--- Start Task material ---

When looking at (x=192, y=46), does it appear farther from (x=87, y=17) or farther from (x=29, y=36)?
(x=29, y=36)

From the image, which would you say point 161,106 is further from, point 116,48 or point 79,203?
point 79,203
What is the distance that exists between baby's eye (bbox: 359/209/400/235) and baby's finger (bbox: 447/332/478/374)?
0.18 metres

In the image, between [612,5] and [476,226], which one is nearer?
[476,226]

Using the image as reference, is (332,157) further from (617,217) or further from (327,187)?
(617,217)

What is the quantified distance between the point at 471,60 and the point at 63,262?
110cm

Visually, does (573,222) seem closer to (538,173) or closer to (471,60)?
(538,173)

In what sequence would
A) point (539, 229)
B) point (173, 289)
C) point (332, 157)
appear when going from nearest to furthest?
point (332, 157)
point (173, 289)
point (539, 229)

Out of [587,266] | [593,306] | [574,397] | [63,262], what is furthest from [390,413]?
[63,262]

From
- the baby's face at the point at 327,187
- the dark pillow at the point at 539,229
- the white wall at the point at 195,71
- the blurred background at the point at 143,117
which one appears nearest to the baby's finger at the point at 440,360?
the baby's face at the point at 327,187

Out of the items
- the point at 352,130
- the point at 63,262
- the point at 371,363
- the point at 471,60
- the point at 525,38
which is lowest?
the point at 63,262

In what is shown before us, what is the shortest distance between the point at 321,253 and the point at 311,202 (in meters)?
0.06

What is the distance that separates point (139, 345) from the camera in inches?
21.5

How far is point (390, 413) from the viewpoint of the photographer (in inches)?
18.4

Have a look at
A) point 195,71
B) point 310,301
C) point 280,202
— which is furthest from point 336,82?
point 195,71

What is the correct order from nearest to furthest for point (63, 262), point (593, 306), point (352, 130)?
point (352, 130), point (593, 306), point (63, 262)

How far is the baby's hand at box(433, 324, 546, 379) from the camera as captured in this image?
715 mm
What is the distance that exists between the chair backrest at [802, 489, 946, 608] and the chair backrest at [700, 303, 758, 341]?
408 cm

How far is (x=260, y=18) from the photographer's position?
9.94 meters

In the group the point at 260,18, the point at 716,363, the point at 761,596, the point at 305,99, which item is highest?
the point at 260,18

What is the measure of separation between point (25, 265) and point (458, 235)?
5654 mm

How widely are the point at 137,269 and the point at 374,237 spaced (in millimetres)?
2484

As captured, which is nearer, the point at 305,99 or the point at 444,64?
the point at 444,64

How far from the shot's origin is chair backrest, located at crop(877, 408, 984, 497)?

--- End Task material ---
--- Start Task material ---

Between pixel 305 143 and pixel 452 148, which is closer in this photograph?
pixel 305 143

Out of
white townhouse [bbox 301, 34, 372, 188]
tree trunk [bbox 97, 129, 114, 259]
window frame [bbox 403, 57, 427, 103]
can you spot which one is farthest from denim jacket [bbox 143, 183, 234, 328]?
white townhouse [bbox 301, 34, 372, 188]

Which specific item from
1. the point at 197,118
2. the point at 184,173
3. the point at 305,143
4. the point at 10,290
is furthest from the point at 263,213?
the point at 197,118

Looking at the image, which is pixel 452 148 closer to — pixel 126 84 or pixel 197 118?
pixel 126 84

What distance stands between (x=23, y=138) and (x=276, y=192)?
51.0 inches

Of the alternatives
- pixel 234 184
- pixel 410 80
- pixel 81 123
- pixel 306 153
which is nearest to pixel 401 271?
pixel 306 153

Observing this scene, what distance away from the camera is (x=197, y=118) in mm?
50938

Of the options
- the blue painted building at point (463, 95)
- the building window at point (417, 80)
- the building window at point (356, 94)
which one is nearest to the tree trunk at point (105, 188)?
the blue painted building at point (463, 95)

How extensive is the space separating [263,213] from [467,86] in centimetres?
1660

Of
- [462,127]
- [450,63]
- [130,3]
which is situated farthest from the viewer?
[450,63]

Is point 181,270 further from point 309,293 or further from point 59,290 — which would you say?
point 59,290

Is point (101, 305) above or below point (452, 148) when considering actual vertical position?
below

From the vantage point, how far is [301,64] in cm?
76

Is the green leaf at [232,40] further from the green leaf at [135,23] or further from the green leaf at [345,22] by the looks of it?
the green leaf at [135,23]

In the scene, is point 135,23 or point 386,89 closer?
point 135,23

--- End Task material ---
--- Start Task material ---

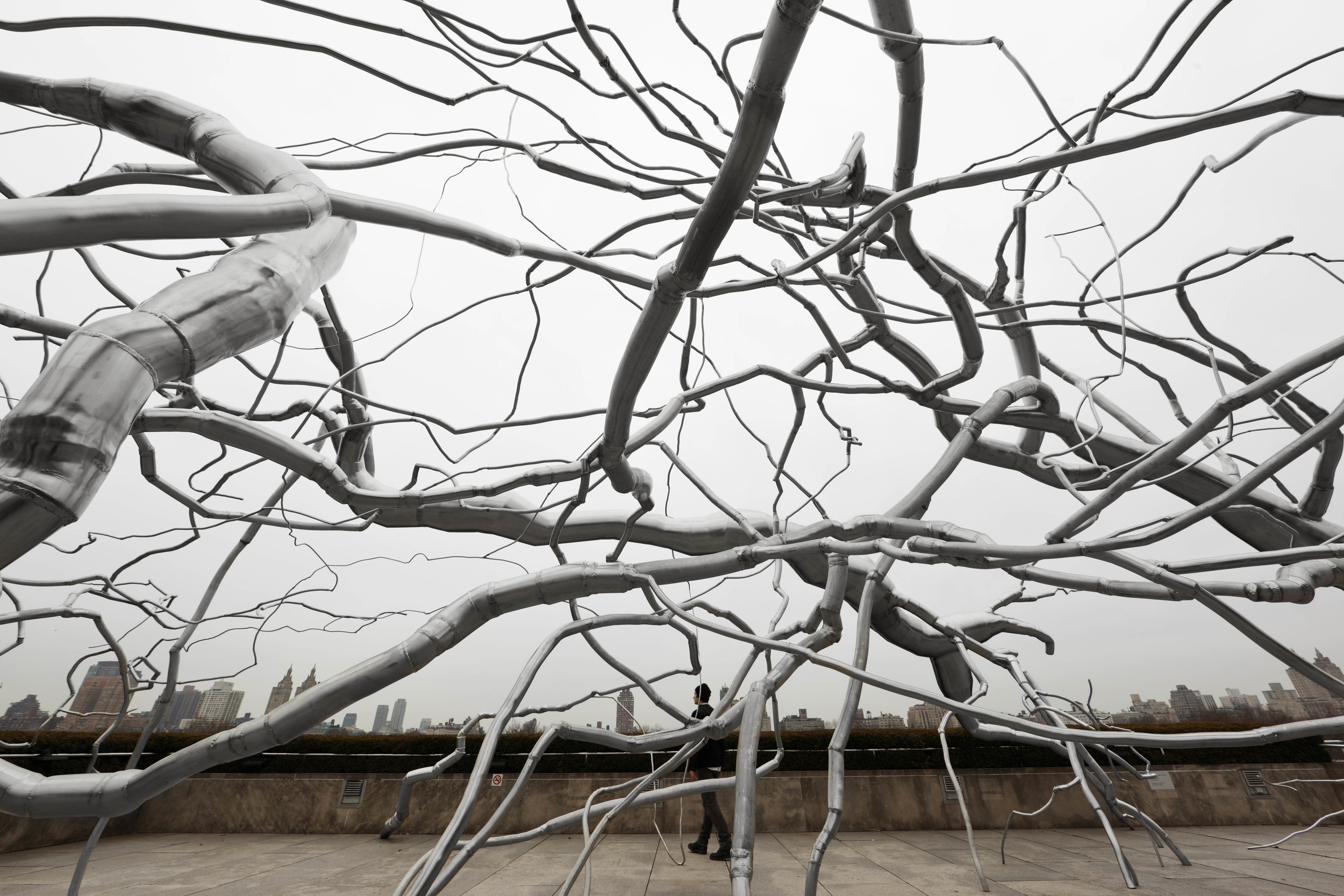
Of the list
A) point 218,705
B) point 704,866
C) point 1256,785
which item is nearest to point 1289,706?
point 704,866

--- End Task material ---

What you need to do: Rewrite the material between the line holding "As captured, which" and the line holding "How far from", inclusive, with "nearer" replaced by "closer" and nothing else changed.

Final answer:
As captured, which is closer, the point at 305,99 or the point at 444,64?
the point at 444,64

How far from the shot's origin is chair backrest, located at crop(877, 408, 984, 497)?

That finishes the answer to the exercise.